Geradezu unmöglich würden Aussagen in Bereichen werden, in denen nur mit zwingenden Schlussfolgerungen gearbeitet wird: In den Bereichen, in denen nur mit zwingender Logik Aussagen über die Beschaffenheit der Realität getroffen werden können, müsste gesagt werden, dass diese Aussagen jeder beliebigen Spekulation gleichwertig sind. Aussagen in Bestimmten Bereichen, etwa zur Frage des Urknalls bzw. des Zeitpunktes davor können unter einer solchen Prämisse gar nicht mehr getroffen werden.

Die logische Konsistenz ist eine Grundvoraussetzung von Wissenschaft überhaupt. Zweifelt man dies an, wird Wissenschaft in der bisherigen Form unhaltbar und belanglos. Es handelt sich insofern um ein Axiom, allerdings um ein solches, für das genügend Erfahrungswerte sprechen (nämlich nahezu die gesamte Naturwissenschaft), um hier von einer vernünftigen Schlussfolgerung auszugehen.
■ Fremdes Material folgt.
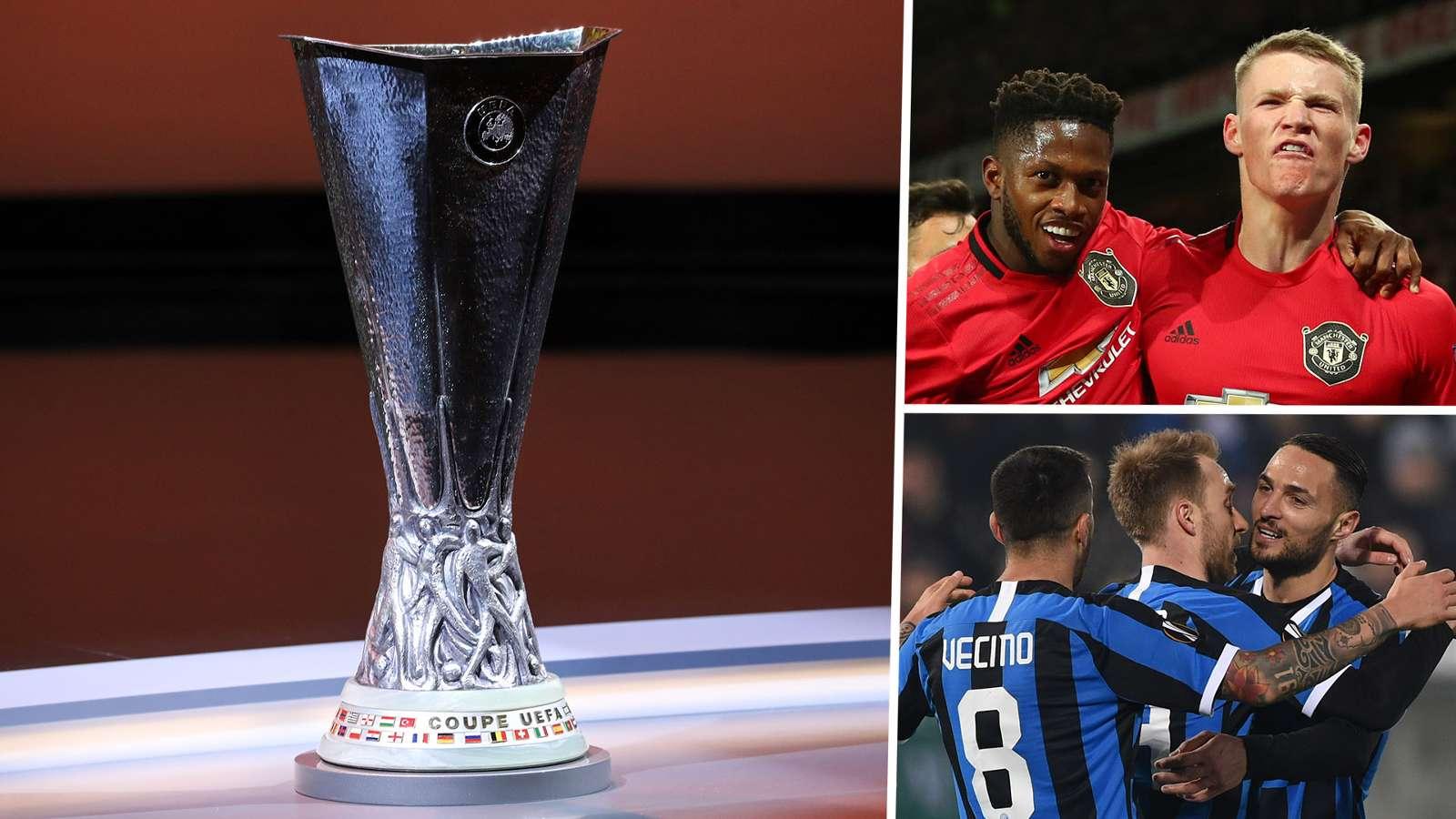 Hasil Undian Fase 16 Besar Liga Europa : Manchester United Versus LASK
Den Zweifel an diesem Axiom als Bestandteil des eigenen Weltbildes aufzufassen und gleichzeitig Wissenschaft betreiben zu wollen, ist in letzter Konsequenz nicht möglich. Es gibt Menschen, die ihren Skeptizismus so weit betreiben: Als eine Form des falsch verstandenen Grundsatzes, dass jede wissenschaftliche Erkenntnis hinterfragt werden kann: Dies muss jedoch stets auf logisch konsistente Theorien und im Ergebnis auch praktische Anhaltspunkte gestützt werden - gibt man dies auf, so gibt man die gesamte Wissenschaft auf, weil dieses Axiom ein unbenannter Bestandteil eines jeden Naturgesetzes ist.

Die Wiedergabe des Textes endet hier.